Standard Chartered analysts compared Ethereum's current position to Amazon following the dot-com bubble burst, arguing the token's price has "significant scope" to catch up to internal network metrics.
Standard Chartered reaffirmed a $40,000 end-of-decade price target for Ethereum, drawing a direct parallel to Amazon's recovery after the 2001 dot-com crash. The investment bank's analysts said in a Thursday note that Ethereum's current price of around $2,000 does not reflect rising transaction volumes on the network or the value of assets deposited into decentralized finance applications.
"While the stock price was going the wrong way, everything inside the company was going the right way," the analysts said, quoting Jeff Bezos' defense of Amazon's ailing shares during the dot-com bust. "We see parallels with the ETH price today, and we reaffirm our strongly bullish ETH forecasts."
Ethereum has fallen roughly 60% from its August peak of nearly $5,000, while Bitcoin has declined 42% from its October all-time high of $126,000 to about $72,800, according to CoinGecko data. Standard Chartered reiterated a year-end 2026 price target of $4,000 for Ethereum and $40,000 by the end of the decade, projecting the ETH-to-BTC price ratio would return to 0.08 — a level last seen during the 2021 crypto bull market. Bitcoin would be worth $500,000 at that point under the bank's scenario.
The bank's thesis rests on Ethereum's dominance in two sectors expected to drive Wall Street's migration onto digital-asset rails: stablecoins and tokenization.
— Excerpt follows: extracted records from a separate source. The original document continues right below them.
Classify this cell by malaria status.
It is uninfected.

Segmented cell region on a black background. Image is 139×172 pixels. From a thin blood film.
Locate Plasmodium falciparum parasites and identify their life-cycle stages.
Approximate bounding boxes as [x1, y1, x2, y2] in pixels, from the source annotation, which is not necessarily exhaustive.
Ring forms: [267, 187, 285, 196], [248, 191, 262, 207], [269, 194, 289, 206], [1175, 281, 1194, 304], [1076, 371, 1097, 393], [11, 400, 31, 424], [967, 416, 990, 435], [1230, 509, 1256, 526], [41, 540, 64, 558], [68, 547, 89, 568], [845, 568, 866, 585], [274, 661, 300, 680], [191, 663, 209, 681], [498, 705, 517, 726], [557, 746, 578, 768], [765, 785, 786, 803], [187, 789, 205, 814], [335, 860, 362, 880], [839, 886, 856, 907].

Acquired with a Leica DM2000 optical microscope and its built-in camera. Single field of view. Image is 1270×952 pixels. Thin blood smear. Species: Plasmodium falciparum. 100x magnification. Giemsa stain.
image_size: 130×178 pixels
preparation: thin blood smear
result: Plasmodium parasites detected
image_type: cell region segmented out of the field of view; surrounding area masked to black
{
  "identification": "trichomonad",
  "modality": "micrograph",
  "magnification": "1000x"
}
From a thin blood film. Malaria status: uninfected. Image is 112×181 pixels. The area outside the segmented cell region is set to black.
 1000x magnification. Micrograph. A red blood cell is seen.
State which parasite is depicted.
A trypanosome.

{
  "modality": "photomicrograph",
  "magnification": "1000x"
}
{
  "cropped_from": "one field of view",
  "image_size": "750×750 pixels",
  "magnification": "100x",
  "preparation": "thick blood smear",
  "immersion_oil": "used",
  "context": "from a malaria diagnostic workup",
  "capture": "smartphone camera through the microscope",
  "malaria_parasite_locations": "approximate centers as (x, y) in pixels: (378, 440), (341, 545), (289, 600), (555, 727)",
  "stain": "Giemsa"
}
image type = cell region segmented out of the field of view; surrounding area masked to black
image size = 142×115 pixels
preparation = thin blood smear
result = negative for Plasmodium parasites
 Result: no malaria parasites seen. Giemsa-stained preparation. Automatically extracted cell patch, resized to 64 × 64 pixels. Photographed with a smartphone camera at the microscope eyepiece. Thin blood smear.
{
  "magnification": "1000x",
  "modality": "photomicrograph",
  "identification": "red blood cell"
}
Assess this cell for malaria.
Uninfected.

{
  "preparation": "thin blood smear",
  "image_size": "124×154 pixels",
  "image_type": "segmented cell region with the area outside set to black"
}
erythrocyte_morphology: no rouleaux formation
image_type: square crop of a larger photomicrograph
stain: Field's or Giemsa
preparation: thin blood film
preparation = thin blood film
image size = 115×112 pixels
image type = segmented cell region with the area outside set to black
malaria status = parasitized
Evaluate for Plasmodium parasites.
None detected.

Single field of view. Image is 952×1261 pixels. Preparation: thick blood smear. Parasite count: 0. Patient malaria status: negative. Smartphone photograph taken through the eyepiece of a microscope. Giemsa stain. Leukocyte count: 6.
Stablecoins have accounted for 33% of Ethereum transactions year-to-date, the analysts noted. The Ethereum Foundation has also backed the creation of an "economic zone" debuting this summer that would allow digital assets to move more freely across networks built on top of Ethereum, potentially boosting on-chain activity further.
ETF outflows and whale accumulation create opposing forces
The bullish call comes as Ethereum faces headwinds from spot ETF outflows and bearish seasonality. US ETH spot ETFs logged a net outflow of $401.62 million in May, the third-largest monthly withdrawal since late 2025, according to data from The Block. May closed 12.6% in the red for ETH, breaking a two-year streak of positive Mays.
On-chain data, however, shows long-term holders accumulating through the drawdown. Supply held by Ethereum whales excluding exchanges climbed from 124.15 million ETH on May 1 to 125.17 million currently, per Santiment — representing over $2 billion in steady accumulation. Glassnode's Hodler Net Position Change metric has stayed green since Feb. 24 and has grown in size since mid-May, suggesting conviction among mid-to-long-term holders remains intact.
Ethereum traded at $1,977 as of 14:30 UTC. Technical analysts point to a key support level at $1,964; a two-day close below that level could trigger a 21% measured move to $1,545, while a rebound from current levels would likely face resistance between $2,055 and $2,134 — zones where 1.37 million and 1.24 million ETH were previously acquired, according to Glassnode cost basis data.
The divergence between ETF-driven price weakness and on-chain accumulation mirrors the Amazon-era dynamic Standard Chartered invoked. Whether Ethereum's network activity eventually pulls its price higher depends on whether the institutional flows that have weighed on the token reverse course in the coming months.
This article is for informational purposes only and does not constitute investment advice.